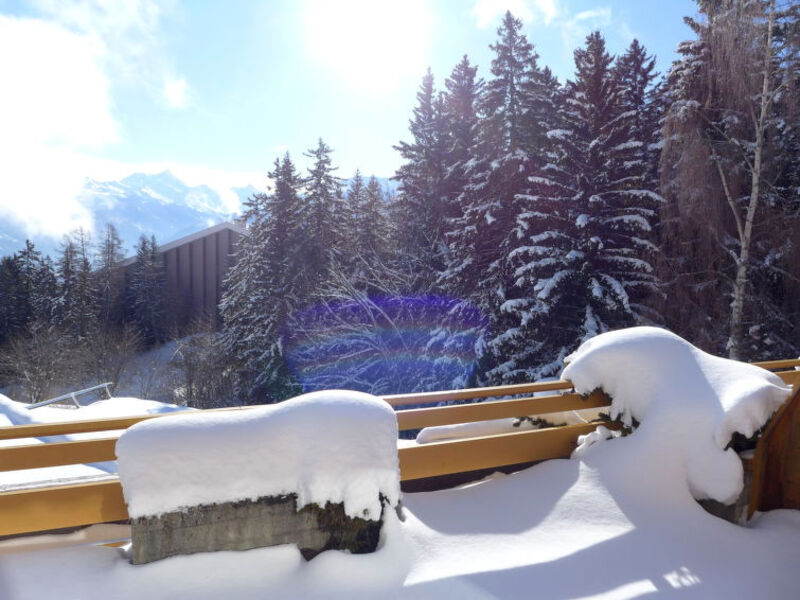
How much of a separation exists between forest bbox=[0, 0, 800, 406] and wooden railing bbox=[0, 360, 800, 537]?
902cm

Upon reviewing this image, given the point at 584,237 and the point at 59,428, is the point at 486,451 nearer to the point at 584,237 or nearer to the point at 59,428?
the point at 59,428

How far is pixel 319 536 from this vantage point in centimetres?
243

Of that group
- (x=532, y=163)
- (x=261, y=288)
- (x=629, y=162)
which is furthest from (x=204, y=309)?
(x=629, y=162)

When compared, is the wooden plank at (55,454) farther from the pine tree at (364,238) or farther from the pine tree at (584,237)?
the pine tree at (364,238)

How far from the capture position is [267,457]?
2352 mm

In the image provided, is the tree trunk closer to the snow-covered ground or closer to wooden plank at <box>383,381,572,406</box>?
the snow-covered ground

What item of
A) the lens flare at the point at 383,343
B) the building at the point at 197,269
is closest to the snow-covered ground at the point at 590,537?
the lens flare at the point at 383,343

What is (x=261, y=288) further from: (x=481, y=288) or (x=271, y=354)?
(x=481, y=288)

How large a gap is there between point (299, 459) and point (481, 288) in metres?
13.6

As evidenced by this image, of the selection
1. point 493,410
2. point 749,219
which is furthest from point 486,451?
point 749,219

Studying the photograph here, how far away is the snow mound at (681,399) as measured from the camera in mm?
3088

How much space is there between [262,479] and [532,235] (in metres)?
12.6

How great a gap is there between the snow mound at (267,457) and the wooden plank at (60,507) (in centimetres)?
31

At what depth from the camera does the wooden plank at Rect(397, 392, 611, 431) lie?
3.24 meters
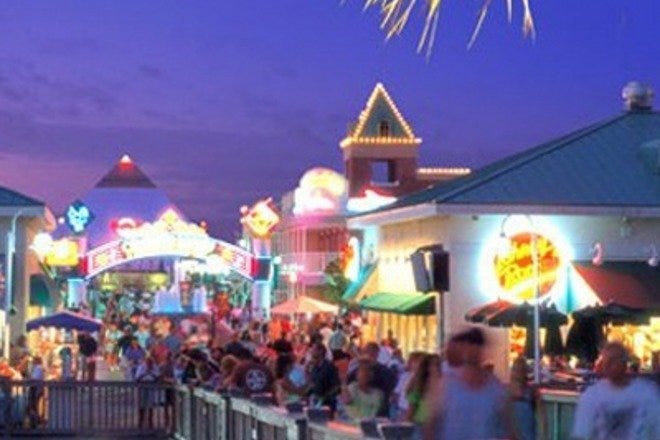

___

- WHAT YOU SHOULD DO: Copy all of the lines above word for word, leaving out the pictures.

- RESPONSE TO THIS TASK:
How much of a separation exists between forest bbox=[0, 0, 800, 406] and wooden railing bbox=[0, 360, 800, 537]?
902cm

Upon reviewing this image, given the point at 584,237 and the point at 59,428, is the point at 486,451 nearer to the point at 584,237 or nearer to the point at 59,428?
the point at 59,428

How far is pixel 319 536 from this vantage point in centimetres?
243

Of that group
- (x=532, y=163)
- (x=261, y=288)
- (x=629, y=162)
which is furthest from (x=204, y=309)?
(x=629, y=162)

When compared, is the wooden plank at (55,454) farther from the pine tree at (364,238) or farther from the pine tree at (584,237)?
the pine tree at (364,238)

How far from the capture position is [267,457]?
2352 mm

In the image provided, is the tree trunk closer to the snow-covered ground or closer to wooden plank at <box>383,381,572,406</box>?
the snow-covered ground

What item of
A) the lens flare at the point at 383,343
B) the building at the point at 197,269
is closest to the snow-covered ground at the point at 590,537?
the lens flare at the point at 383,343

What is (x=261, y=288) further from: (x=481, y=288) or (x=271, y=354)?
(x=481, y=288)

How large a gap is there between point (299, 459) and point (481, 288) in metres?
13.6

As evidenced by this image, of the selection
1. point 493,410
2. point 749,219
which is furthest from point 486,451?
point 749,219

Studying the photograph here, how far away is the snow mound at (681,399) as measured from the camera in mm?
3088

How much space is there between [262,479] and [532,235] (in metres)?
12.6

How great a gap is there between the snow mound at (267,457) and the wooden plank at (60,507) (in centimetres)?
31

At what depth from the camera does the wooden plank at Rect(397, 392, 611, 431) lie?
3.24 meters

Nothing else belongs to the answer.